I worked on the model for some time and managed to narrow it down to the following code:
class MahalanobisOneclassClassifier():
def __init__(self, X_train, threshold):
self.X_train = X_train
self.threshold = threshold
print('Critical value is: ', self.threshold)
def predict_proba(self, X_test):
mahalanobis_dist = X_test
return mahalanobis_dist
def predict(self, X_test):
# To convert the data into numpy format:
dist = self.predict_proba(X_test)
dist = dist.transpose()
dist = dist.to_numpy()
# To implement the prediction of the MD model:
predict_lst = [int(dist_val >= self.threshold) for dist_val in dist[0]]
return predict_lst
However, to be able to include the points in the cases below the threshold (other than case 0) to be like False negatives, you should have like the true class output in order to compare the prediction with the true. This is further explained in the following code:
true_y_class_test = [0, 0, 0, 0, 1, 1, 1, 1, 1, 1, 1, 1, 1, 1, 1, 1, 1, 1, 1, 1]
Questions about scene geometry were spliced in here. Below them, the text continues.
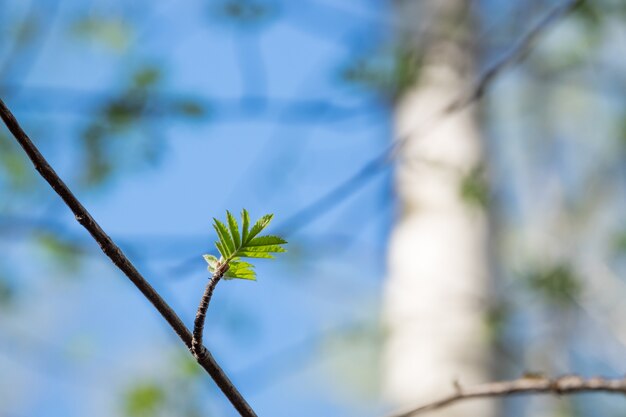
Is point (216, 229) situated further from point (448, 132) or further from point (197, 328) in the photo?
point (448, 132)

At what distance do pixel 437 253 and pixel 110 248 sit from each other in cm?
179

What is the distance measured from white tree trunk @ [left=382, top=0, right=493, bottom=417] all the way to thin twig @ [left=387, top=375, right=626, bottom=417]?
3.58 ft

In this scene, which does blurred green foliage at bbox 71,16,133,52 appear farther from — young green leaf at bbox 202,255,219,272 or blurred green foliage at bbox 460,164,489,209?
young green leaf at bbox 202,255,219,272

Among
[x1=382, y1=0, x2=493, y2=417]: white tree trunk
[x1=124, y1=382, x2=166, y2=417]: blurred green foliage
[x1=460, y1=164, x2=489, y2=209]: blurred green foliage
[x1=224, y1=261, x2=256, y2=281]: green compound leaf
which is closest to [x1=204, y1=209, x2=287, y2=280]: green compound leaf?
[x1=224, y1=261, x2=256, y2=281]: green compound leaf

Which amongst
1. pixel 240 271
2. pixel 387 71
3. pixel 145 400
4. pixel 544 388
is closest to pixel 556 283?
pixel 387 71

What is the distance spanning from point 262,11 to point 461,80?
2.30ft

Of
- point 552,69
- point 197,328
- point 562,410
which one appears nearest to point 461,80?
point 552,69

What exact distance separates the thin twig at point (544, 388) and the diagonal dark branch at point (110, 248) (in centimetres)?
25

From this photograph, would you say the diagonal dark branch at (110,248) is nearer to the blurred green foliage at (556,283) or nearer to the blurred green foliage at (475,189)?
the blurred green foliage at (475,189)

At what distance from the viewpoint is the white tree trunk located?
193 cm

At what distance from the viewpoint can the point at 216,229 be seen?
488mm

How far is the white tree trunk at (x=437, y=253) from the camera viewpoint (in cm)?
193

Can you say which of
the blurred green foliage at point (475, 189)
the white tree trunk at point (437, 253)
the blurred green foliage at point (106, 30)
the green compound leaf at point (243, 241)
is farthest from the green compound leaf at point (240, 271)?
the blurred green foliage at point (106, 30)

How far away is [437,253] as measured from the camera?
2.16 meters
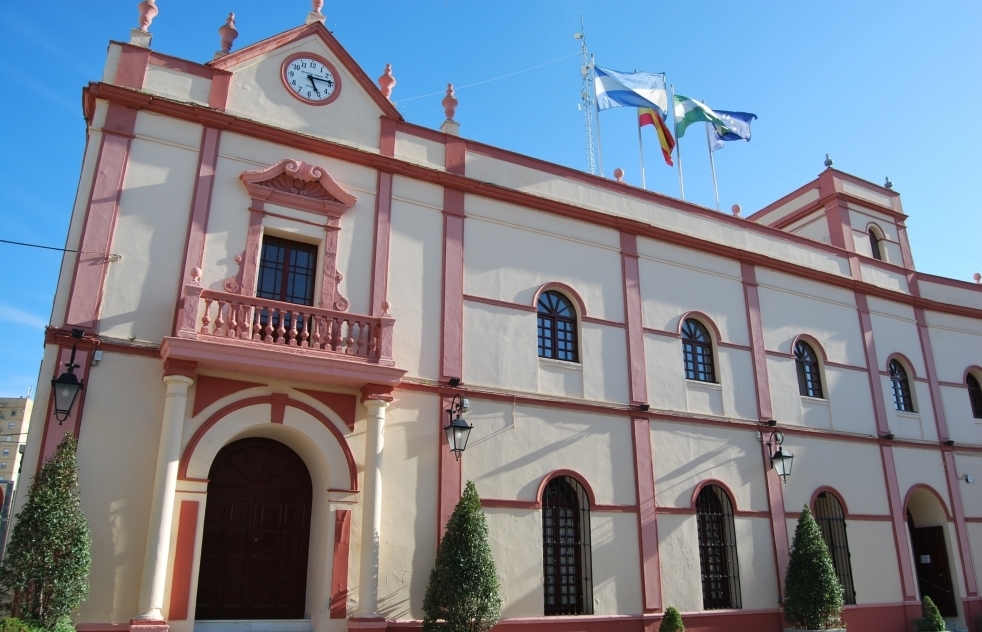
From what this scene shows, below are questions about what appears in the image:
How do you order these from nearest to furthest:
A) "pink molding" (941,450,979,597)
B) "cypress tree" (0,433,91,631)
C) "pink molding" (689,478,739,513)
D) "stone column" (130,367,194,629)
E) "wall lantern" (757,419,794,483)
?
"cypress tree" (0,433,91,631) < "stone column" (130,367,194,629) < "pink molding" (689,478,739,513) < "wall lantern" (757,419,794,483) < "pink molding" (941,450,979,597)

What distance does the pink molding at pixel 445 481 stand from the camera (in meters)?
12.7

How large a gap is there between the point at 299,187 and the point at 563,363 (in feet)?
19.2

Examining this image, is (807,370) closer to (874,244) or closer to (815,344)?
(815,344)

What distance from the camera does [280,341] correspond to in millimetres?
11781

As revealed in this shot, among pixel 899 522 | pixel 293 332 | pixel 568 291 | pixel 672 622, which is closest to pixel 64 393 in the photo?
pixel 293 332

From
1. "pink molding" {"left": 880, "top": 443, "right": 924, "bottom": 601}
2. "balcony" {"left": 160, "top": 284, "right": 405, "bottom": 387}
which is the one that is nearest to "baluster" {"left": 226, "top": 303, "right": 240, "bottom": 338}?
"balcony" {"left": 160, "top": 284, "right": 405, "bottom": 387}

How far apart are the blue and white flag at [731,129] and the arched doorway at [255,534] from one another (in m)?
14.4

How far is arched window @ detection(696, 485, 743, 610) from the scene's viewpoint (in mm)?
15211

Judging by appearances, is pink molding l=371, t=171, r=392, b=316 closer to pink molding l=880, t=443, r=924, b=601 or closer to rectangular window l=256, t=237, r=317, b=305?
rectangular window l=256, t=237, r=317, b=305

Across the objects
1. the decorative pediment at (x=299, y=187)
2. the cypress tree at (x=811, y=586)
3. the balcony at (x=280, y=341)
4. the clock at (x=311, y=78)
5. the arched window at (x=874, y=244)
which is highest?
the arched window at (x=874, y=244)

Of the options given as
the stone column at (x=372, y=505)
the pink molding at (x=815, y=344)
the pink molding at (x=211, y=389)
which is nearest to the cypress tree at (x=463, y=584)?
the stone column at (x=372, y=505)

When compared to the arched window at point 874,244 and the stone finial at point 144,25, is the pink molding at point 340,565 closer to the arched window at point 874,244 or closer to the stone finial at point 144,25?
the stone finial at point 144,25

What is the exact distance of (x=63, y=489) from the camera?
9.78 meters

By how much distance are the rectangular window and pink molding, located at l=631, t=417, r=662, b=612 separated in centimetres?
676
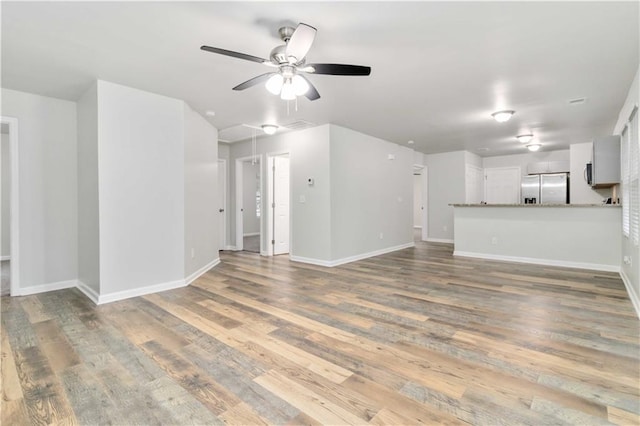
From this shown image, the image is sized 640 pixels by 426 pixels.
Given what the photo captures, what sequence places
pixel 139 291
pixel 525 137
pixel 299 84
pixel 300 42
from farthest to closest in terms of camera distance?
pixel 525 137 → pixel 139 291 → pixel 299 84 → pixel 300 42

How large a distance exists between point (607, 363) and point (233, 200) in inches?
252

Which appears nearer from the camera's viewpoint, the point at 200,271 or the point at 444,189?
the point at 200,271

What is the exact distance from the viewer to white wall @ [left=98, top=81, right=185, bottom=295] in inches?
137

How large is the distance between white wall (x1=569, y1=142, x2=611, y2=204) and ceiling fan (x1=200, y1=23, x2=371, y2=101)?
7217mm

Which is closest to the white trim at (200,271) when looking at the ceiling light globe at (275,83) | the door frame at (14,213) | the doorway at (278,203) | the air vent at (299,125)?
the doorway at (278,203)

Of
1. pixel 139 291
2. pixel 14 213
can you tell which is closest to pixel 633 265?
pixel 139 291

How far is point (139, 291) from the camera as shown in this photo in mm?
3709

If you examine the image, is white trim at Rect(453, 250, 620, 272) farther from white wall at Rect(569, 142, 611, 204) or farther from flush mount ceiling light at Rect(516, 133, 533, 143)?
white wall at Rect(569, 142, 611, 204)

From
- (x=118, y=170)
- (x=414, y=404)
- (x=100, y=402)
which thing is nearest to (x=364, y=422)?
(x=414, y=404)

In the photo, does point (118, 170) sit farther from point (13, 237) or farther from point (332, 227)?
point (332, 227)

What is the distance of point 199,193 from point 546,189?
26.9 ft

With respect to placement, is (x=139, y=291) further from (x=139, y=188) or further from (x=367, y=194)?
(x=367, y=194)

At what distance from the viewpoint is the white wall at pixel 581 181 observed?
7.00 meters

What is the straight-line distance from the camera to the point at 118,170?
356 centimetres
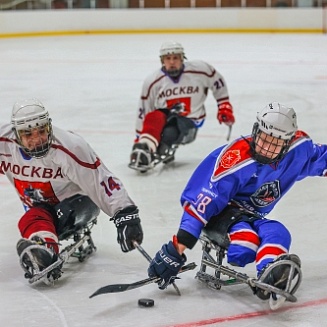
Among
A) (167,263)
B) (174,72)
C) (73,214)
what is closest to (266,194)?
(167,263)

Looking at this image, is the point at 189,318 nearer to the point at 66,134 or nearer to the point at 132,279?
the point at 132,279

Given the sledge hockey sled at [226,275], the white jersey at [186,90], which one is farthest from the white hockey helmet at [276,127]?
the white jersey at [186,90]

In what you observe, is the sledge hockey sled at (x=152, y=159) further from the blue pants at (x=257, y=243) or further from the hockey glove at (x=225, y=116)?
the blue pants at (x=257, y=243)

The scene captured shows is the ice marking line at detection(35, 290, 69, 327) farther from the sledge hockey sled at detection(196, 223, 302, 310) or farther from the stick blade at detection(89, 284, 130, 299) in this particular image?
the sledge hockey sled at detection(196, 223, 302, 310)

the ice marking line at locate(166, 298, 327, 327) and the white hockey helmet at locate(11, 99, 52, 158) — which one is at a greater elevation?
the white hockey helmet at locate(11, 99, 52, 158)

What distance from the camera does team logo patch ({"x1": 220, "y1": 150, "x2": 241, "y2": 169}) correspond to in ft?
10.3

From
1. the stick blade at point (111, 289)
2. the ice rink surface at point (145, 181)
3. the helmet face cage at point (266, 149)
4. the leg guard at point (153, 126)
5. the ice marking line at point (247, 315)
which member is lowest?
the ice rink surface at point (145, 181)

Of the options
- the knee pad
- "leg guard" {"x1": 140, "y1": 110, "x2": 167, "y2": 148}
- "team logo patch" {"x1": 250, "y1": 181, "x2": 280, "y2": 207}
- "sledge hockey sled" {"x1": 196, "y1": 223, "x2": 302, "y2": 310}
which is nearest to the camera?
"sledge hockey sled" {"x1": 196, "y1": 223, "x2": 302, "y2": 310}

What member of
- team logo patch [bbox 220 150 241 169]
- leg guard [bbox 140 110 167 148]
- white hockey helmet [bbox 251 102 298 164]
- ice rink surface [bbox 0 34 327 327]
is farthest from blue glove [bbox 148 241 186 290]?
leg guard [bbox 140 110 167 148]

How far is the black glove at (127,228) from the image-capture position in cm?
333

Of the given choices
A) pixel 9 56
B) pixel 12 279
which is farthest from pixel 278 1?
pixel 12 279

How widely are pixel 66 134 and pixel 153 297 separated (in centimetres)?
77

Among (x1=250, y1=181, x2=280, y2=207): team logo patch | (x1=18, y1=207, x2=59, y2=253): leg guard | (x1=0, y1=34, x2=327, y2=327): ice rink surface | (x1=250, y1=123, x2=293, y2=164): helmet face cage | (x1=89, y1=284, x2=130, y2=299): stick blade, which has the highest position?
(x1=250, y1=123, x2=293, y2=164): helmet face cage

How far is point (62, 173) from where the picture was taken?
3514 mm
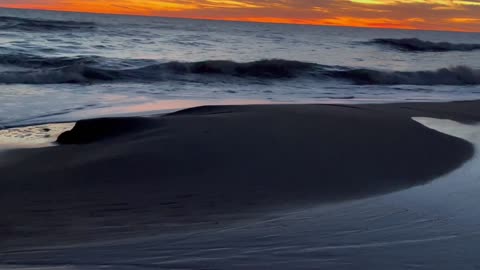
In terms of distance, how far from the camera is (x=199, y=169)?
15.6 ft

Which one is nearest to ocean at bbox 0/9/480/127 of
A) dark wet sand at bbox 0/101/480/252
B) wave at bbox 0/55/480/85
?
wave at bbox 0/55/480/85

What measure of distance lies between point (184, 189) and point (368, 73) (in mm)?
14212

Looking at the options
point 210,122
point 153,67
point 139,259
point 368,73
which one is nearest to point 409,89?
point 368,73

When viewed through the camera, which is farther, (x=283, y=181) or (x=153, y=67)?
(x=153, y=67)

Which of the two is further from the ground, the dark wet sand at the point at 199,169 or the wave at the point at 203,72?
the dark wet sand at the point at 199,169

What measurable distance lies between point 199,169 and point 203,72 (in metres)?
12.1

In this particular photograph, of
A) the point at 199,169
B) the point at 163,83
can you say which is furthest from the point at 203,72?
the point at 199,169

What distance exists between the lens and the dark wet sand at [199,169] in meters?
3.68

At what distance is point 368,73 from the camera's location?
1773 centimetres

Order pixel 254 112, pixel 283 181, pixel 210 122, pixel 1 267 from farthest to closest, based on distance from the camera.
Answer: pixel 254 112 < pixel 210 122 < pixel 283 181 < pixel 1 267

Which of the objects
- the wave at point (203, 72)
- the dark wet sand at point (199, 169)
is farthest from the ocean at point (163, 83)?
the dark wet sand at point (199, 169)

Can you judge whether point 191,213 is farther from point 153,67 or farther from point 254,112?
point 153,67

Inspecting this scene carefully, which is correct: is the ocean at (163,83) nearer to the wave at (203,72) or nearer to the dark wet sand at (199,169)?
the wave at (203,72)

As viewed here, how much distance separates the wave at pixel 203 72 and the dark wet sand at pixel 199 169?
7.95 metres
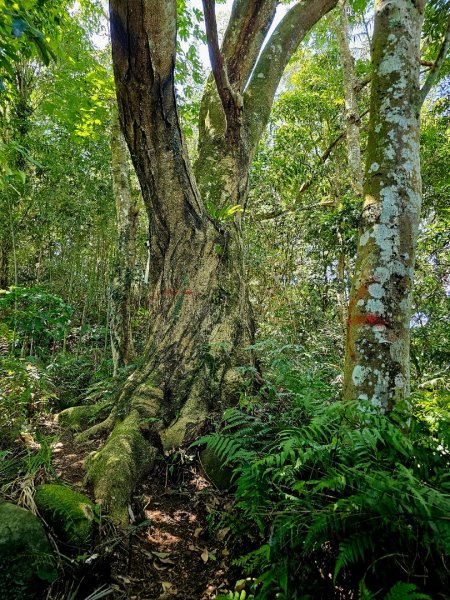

clf = MahalanobisOneclassClassifier(dataframe_train, threshold)
mahalanobis_dist = clf.predict_proba(dataframe_test)
pred_mahalanobis_dist_class = clf.predict(dataframe_test)
print(mahalanobis_dist)
print(pred_mahalanobis_dist_class)
# Pred and Truth
test_acc = accuracy_score(true_y_class_test, pred_mahalanobis_dist_class) * 100
print('The test set accuracy is %4.2f%%' % test_acc)
# Obtaining the report of the model:
print('Report of MSD: ')
print(classification_report(y_true=true_y_class_test, y_pred=pred_mahalanobis_dist_class))
targets = ['0', '1']
cnf_matrix = confusion_matrix(y_true=true_y_class_test, y_pred=pred_mahalanobis_dist_class)
print('Confusion Matrix of MSD: ')
print(cnf_matrix)
It is important to note that the list of the true class label is dependent on your case study.